Warning over intelligence job cuts - News in brief - Evening Standard
       

Warning over intelligence job cuts

Britain's ability to assess security threats will be seriously undermined by proposed cuts to the Ministry of Defence's intelligence arm, ministers were warned.

The Defence Intelligence Staff (DIS) is facing the loss of 121 jobs - more than 20% of its London establishment - according to trade union documents seen by the BBC.

The MoD said no decisions had been taken and intelligence capabilities would not be compromised.

However John Morrison, a former deputy chief of defence intelligence, described the cuts as "ludicrous" and warned that they would severely affect DIS's coverage.

DIS analyses and assesses intelligence gathered by the agencies - MI6, MI5 and GCHQ - for the Armed Forces and the wider intelligence community. It is the main source of expertise within the MoD on subjects such as the science and technology of weapons systems and arms proliferation.

The job cuts were said to be the result of a "streamlining" exercise to install all the DIS's London staff - currently based in buildings scattered around the capital - in MoD headquarters. Mr Morrison described the plan as "nonsense".

"It's totally ludicrous and it just seems to be a desire to come down to only one building, the main building, which simply isn't big enough to hold all the DIS and therefore they must be cut," he told the BBC Radio 4 Today programme. "It would mean that the DIS would have to give up large areas of work at a time when the requirements levied on the intelligence community are growing continuously.

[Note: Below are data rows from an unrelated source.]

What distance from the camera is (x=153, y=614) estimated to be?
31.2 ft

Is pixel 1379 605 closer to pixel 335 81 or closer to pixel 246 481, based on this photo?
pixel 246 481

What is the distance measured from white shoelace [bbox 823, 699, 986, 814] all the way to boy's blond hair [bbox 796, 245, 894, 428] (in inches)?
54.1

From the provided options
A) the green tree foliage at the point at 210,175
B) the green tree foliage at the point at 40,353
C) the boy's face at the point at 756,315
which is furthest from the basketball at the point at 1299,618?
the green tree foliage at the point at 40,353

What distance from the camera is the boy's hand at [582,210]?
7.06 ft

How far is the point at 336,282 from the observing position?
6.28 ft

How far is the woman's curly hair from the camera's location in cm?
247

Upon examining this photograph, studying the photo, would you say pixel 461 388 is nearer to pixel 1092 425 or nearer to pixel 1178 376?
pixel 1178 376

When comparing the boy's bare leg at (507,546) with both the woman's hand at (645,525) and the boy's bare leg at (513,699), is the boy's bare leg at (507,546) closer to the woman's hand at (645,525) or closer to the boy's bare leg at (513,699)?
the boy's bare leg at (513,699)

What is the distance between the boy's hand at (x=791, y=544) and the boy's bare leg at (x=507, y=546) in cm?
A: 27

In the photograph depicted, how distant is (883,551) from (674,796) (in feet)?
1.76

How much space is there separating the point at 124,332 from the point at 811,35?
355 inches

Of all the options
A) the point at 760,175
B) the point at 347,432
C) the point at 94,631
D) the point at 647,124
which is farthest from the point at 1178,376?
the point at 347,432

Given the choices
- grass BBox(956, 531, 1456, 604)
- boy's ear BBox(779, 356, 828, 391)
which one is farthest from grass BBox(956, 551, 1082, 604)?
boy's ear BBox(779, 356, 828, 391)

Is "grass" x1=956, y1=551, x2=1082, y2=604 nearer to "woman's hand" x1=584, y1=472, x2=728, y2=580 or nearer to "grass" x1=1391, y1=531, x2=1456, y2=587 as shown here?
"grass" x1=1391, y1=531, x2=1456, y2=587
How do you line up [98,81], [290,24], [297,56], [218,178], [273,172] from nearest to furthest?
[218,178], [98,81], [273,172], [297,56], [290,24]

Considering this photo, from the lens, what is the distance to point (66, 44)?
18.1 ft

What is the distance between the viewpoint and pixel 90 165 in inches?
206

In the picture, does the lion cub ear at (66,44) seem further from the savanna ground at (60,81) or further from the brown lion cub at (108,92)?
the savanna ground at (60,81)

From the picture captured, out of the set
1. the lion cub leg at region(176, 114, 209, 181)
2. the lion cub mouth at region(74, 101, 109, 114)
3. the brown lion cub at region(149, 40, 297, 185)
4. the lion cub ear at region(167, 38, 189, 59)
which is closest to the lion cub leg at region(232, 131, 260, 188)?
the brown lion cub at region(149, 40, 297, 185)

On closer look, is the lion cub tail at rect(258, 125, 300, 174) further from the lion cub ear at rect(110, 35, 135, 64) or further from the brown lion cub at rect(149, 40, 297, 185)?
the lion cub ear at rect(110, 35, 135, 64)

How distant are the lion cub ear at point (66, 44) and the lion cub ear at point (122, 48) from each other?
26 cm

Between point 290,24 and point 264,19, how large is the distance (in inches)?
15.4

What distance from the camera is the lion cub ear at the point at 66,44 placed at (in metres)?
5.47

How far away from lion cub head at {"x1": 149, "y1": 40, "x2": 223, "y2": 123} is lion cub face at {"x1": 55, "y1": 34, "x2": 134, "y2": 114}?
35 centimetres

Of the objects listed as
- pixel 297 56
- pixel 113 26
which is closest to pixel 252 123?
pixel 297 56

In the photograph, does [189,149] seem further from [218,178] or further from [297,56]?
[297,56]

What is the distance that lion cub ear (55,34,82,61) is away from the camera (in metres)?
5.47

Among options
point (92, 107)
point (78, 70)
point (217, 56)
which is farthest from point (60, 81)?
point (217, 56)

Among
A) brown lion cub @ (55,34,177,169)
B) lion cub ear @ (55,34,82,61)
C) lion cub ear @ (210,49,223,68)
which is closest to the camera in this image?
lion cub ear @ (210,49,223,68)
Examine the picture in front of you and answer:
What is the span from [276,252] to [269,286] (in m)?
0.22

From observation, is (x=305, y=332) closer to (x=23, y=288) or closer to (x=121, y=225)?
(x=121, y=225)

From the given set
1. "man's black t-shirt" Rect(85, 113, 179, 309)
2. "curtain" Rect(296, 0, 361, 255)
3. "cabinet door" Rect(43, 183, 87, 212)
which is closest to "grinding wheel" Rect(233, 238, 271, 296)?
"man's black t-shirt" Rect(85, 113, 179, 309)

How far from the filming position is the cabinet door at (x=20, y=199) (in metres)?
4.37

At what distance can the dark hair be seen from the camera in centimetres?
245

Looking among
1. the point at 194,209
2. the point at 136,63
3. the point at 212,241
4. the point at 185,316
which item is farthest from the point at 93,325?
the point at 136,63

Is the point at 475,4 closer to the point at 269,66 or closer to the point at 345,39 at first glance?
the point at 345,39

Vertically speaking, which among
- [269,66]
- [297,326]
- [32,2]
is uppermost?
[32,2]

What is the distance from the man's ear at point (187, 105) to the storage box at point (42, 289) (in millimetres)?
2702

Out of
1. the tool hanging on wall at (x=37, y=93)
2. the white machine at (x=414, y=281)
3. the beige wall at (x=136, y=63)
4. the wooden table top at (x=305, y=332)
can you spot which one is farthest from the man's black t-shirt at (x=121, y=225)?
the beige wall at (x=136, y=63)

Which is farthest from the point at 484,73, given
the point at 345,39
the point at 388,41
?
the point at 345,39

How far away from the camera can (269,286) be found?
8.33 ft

"It would simply have to stop working in large areas, not least because it's almost one person thin in several areas and you can't say 'We'll take one of two people out and let the other person get on with it'. There is no other person. It is really a unique centre of expertise for the UK."

In a statement, the MoD said: "No decisions have been taken and intelligence capability will not be compromised. Streamlining is not about reducing high-priority defence outputs, it is about achieving those outputs more effectively.

"We recognise the DIS contribution to the wider intelligence community and there would be wide consultation with the intelligence and security community to determine any impact of change."